Defective hepatic nitric oxide action results in HISS-dependent insulin resistance in spontaneously hypertensive rats.

Peripheral insulin sensitivity is dependent on the action of Hepatic Insulin Sensitizing Substance (HISS), in which hepatic NO (HNO) plays an important role. Insulin resistance has been associated with hypertension. NO action is known to be impaired in Spontaneously Hypertensive Rat (SHR) hypertension models. We tested the hypothesis that the HNO pathway is compromised in SHR, resulting in HISS-dependent insulin resistance. Wistar rats (Wis) were the normotensive controls. Insulin sensitivity was evaluated through the Rapid Insulin Sensitivity Test (RIST), a modified euglycemic clamp.

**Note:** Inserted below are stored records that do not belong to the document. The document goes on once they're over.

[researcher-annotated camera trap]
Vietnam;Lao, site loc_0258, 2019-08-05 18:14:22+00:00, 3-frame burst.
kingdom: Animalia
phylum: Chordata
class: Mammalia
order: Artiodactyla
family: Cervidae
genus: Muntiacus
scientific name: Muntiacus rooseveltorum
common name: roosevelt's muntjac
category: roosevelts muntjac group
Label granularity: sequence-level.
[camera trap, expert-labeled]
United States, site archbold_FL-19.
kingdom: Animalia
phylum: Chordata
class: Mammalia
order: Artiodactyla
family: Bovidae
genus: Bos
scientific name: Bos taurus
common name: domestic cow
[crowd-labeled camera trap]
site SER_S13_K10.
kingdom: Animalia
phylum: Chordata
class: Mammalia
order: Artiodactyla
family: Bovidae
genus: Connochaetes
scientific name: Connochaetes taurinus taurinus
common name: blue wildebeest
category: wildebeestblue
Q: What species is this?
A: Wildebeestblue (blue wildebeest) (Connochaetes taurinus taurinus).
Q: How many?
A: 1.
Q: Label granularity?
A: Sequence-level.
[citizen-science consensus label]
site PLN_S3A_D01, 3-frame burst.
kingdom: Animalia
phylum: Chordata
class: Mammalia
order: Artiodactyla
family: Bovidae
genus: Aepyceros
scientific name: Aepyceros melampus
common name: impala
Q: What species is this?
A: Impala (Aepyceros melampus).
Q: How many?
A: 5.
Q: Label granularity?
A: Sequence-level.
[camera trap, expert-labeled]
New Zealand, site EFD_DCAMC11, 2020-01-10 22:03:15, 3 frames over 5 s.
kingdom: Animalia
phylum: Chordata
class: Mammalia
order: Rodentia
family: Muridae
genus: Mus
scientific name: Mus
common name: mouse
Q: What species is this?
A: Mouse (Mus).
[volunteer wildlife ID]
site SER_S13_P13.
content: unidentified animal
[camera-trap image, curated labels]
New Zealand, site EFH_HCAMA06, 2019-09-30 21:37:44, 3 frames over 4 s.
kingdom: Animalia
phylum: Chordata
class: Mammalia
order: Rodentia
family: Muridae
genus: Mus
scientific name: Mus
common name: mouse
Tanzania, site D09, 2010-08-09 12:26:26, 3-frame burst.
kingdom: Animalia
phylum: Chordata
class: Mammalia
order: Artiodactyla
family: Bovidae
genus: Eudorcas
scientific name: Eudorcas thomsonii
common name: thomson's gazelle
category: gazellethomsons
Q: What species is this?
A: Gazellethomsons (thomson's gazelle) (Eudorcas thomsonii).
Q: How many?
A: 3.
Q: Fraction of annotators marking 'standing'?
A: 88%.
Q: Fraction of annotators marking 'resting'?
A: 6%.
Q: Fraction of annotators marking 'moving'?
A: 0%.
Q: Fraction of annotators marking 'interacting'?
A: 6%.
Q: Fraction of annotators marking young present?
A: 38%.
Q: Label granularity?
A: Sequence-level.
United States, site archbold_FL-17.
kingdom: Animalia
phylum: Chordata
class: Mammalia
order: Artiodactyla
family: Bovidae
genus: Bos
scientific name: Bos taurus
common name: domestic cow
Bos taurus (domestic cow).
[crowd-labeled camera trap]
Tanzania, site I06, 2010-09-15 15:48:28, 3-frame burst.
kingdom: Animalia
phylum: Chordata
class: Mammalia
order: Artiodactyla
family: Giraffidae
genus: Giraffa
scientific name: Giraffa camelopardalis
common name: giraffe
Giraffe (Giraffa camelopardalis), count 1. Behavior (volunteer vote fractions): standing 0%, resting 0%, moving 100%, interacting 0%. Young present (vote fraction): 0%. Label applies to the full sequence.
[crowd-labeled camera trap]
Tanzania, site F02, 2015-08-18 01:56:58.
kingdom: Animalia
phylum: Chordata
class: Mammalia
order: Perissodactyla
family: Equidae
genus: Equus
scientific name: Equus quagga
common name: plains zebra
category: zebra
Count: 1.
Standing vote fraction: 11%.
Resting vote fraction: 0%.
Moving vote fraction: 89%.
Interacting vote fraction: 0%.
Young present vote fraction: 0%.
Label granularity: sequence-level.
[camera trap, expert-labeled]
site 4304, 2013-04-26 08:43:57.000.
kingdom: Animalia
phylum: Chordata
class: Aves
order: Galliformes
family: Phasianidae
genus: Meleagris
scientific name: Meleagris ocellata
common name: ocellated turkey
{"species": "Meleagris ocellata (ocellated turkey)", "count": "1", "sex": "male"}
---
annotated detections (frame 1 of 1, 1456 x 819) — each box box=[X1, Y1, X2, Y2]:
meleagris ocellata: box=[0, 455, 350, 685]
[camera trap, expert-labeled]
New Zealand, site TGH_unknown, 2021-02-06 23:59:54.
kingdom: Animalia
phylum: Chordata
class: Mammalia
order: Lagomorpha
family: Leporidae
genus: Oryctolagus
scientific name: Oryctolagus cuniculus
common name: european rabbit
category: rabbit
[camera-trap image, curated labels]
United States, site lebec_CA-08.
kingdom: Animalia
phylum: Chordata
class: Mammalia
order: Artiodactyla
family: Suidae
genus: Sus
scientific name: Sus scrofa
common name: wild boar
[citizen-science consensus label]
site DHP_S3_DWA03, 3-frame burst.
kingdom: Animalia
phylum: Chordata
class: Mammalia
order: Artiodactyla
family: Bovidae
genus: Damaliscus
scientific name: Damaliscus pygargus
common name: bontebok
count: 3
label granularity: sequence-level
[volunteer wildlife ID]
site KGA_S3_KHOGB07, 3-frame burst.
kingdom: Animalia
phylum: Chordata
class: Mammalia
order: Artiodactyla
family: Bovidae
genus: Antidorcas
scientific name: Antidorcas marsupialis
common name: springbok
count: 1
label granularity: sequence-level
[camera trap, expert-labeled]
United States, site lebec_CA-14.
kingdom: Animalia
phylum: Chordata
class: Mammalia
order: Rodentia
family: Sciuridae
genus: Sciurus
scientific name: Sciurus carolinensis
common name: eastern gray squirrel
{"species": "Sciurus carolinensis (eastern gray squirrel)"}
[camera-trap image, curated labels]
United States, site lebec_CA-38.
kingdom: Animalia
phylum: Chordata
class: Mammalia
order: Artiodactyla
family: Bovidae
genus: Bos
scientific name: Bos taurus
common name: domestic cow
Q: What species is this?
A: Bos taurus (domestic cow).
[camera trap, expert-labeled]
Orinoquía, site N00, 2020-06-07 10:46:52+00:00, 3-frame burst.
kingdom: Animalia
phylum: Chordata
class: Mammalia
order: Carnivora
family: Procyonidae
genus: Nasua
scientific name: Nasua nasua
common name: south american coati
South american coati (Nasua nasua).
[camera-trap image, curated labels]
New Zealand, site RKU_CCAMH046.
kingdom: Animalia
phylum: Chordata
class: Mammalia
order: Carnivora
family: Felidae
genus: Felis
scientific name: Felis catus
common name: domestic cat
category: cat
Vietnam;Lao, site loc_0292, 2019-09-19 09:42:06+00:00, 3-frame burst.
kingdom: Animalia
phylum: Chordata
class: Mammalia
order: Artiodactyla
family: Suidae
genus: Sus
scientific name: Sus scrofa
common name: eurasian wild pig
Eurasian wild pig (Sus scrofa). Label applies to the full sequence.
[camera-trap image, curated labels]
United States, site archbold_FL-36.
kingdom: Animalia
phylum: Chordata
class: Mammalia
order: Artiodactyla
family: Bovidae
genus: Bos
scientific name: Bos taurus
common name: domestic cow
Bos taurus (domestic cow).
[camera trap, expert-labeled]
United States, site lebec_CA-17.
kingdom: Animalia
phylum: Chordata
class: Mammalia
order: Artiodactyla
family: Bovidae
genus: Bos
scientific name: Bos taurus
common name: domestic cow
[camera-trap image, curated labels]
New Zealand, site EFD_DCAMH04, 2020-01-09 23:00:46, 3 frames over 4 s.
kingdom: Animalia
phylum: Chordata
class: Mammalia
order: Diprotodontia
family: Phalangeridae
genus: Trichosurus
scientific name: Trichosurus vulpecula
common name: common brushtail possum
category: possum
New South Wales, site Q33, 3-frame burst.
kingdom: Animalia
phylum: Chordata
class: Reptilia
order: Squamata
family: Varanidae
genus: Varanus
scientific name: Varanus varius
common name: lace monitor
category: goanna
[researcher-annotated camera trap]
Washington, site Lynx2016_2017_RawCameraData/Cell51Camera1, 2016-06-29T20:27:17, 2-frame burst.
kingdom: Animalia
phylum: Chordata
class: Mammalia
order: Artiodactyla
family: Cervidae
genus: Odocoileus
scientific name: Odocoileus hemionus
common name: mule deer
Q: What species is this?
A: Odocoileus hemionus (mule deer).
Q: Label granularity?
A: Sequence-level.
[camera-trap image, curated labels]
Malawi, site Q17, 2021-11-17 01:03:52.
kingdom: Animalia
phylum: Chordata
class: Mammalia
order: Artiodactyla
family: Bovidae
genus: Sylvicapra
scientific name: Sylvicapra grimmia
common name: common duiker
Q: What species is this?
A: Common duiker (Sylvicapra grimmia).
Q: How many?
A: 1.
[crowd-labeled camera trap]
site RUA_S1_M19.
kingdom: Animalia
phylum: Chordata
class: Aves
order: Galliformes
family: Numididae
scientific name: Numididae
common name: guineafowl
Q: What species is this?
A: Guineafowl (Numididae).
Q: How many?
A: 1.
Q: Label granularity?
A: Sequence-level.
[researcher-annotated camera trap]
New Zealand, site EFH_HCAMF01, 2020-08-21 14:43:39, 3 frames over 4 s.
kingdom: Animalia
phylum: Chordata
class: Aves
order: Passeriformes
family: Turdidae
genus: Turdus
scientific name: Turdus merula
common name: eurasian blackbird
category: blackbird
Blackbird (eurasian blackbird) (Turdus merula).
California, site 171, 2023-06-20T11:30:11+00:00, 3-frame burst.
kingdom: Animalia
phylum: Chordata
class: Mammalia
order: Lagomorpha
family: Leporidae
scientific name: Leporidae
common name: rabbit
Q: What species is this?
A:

A clamp was performed in basal state (control RIST), followed by ipv administration of the NO synthase (NOS) competitive antagonist L-NMMA (0.73 mg/kg) and a RIST post L-NMMA. HISS-dependent insulin sensitivity was assessed by subtracting the RIST post-L-NMMA from the control RIST and is represented as the resultant insulin sensitivity inhibition. In SHR ipv L-NMMA induced 26+/-5% insulin sensitivity inhibition (187.5+/-15.3 mg glucose/kg, n=6; P<0.05), whereas in Wis, ipv L-NMMA induced 53.8+/-5.9% insulin sensitivity inhibition (138.2+/-14.7 mg glucose/kg, n=6, P<0.05), significantly higher than in SHR (P<0.01). Our results suggest that functional HNO is essential to achieve maximal insulin sensitivity and that HNO action is compromised in hypertension, resulting in HISS-dependent insulin resistance.